Das Haus der Träume by Rachel Hore

Das Haus der Träume by Rachel Hore

Autor:Rachel Hore [Hore, Rachel]
Die sprache: deu
Format: epub
Herausgeber: Bastei Entertainment
veröffentlicht: 2015-06-03T16:00:00+00:00


22. KAPITEL

Vanessas rätselhafte Krankheit im Frühling 1928 dauerte einige Wochen an und wurde zu einer großen Belastung für die gesamte Familie. Abwechselnd bemühten sie sich, die schwierige Patientin zu versorgen und den übertriebenen Forderungen von Agnes’ Vater nachzukommen, der seine Sorge um seine neue Frau nicht verbergen konnte. Er hielt sich ungewohnt lange in Seddington auf.

Vanessa war nur selten in der Stimmung für eine Unterhaltung, aber sie zeigte sich erfreut über Agnes’ Angebot, ihr zum Zeitvertreib etwas vorzulesen. Das Mädchen versuchte es mit Kurzgeschichten von Dickens und Thackeray, aber Vanessa beklagte sich, dass sie Kopfschmerzen davon bekäme. Am Ende stellte sich heraus, dass sie am liebsten Klatsch- und Tratschgeschichten aus der Zeitung mochte. Als Vanessa die Berichte über die anstehende Londoner Saison hörte, schien sie kurzzeitig aufzuleben, doch dann sank sie erneut in sich zusammen und lag niedergeschlagen auf dem Sofa.

Erst Ravens Rückkehr aus Cambridge verhalf ihr schließlich zur Genesung. Er widmete ihr seine gesamte Zeit, spielte ihr Musik vor, plauderte und lachte und lud Freunde ein, um sie aufzumuntern. Sie begann wieder zu essen, und ihr Gesicht bekam allmählich etwas Farbe. Der Arzt war zufrieden mit Vanessas Fortschritten und empfahl ihr regelmäßige Spaziergänge im Garten und sogar Seeluft.

Dann weigerte sich Vanessa eines Tages, wie üblich im Bett zu frühstücken. Sie schwebte nach unten, um sich zu Agnes und Raven an den Tisch zu setzen. Ihre Blässe war verschwunden, ihre Augen leuchteten.

»Ihr Lieben, ich finde, wir sollten alle nach London fahren.« Sie lachte über ihre erstaunten Gesichter. »Wir brauchen dringend etwas Aufmunterung, und dich, Agnes, müssen wir unbedingt den richtigen Leuten vorstellen. Ich weiß, dass Gerald dich hier am liebsten für immer einsperren würde, aber ich finde, jedes Mädchen sollte eine Chance bekommen. Ich werde mit ihm reden. Bitte, kommt mit – alle beide.« Sie schaute abwechselnd von Agnes zu Raven. »Hier ist es doch todlangweilig. Jeder, der etwas auf sich hält, ist jetzt in der Stadt.« Sie kicherte aufgeregt.

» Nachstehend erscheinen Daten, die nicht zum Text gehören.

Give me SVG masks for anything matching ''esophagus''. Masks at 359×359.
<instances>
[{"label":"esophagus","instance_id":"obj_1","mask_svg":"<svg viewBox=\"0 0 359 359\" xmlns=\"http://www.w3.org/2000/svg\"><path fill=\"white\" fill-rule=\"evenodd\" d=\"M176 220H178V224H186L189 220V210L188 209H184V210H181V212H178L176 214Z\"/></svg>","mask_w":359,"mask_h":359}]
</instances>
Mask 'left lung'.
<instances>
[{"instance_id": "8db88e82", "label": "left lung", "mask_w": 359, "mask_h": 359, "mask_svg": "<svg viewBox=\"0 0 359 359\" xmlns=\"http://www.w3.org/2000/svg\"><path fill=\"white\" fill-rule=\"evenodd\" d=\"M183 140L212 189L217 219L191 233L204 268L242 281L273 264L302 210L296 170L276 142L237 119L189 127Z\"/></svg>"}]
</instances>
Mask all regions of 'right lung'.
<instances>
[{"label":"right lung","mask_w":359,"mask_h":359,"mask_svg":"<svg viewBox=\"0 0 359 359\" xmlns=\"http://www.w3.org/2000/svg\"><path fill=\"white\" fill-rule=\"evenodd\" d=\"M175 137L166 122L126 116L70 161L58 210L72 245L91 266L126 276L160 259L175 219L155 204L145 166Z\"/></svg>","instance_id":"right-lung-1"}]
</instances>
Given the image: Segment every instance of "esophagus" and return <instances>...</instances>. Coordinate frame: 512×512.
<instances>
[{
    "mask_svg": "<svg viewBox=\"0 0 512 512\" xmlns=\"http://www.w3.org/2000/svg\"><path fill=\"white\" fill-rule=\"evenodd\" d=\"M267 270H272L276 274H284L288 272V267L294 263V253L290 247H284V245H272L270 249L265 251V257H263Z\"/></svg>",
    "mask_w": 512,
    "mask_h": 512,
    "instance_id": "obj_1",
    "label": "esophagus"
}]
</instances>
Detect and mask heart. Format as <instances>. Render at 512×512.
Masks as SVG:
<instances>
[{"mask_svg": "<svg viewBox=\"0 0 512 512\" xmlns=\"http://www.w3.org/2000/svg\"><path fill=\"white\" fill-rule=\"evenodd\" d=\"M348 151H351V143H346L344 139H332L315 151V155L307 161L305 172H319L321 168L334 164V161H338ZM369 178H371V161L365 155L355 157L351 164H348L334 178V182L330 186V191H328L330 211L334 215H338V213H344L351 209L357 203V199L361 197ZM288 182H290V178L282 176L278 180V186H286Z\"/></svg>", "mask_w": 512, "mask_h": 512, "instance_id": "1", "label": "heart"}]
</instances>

Hinter ihr stieß Lister einen irritierten Laut aus, den er rasch in ein Hüsteln verwandelte. Nur Agnes erkannte, dass es mehr war als der Anflug einer leichten Erkältung.

»Natürlich werden wir erst mal im Apartment wohnen.« Es handelte sich um Geralds Zweitwohnung am Queen’s Square in Bloomsbury, wo er sich während der Woche aufhielt. »Aber ich werde mit eurem Vater sprechen, dass wir dringend etwas Größeres und Schickeres brauchen. Und für dich, Agnes, müssen wir unbedingt etwas Anständiges zum Anziehen besorgen.«

In der Woche darauf herrschte großer Trubel. Agnes’ Vater war so froh, dass seine Frau offenbar wieder gesund war, dass er ihr nichts verweigern konnte. Er schlug sogar vor, Agnes’ Tante Florence zu bitten, Agnes bei ihrer Einführung in die Gesellschaft zu begleiten. Und ehe Agnes sich versah, zog sie in ihr eigenes kleines Zimmer am Queen’s Square ein, und mit ihr eine respektable Sammlung feinster Ensembles für jede nur mögliche Gelegenheit: Cocktails im Ritz, Dinner, Bälle, Lunchs mit Freundinnen und Shopping bei Harrod’s. Ihre Lieblingsstücke waren ein grünes Seidenkleid mit Fledermausärmeln und einem hübsch gemusterten Vorderteil und dazu passenden Satinschuhen sowie ein beigefarbener Plisseemantel mit Pelzbesatz.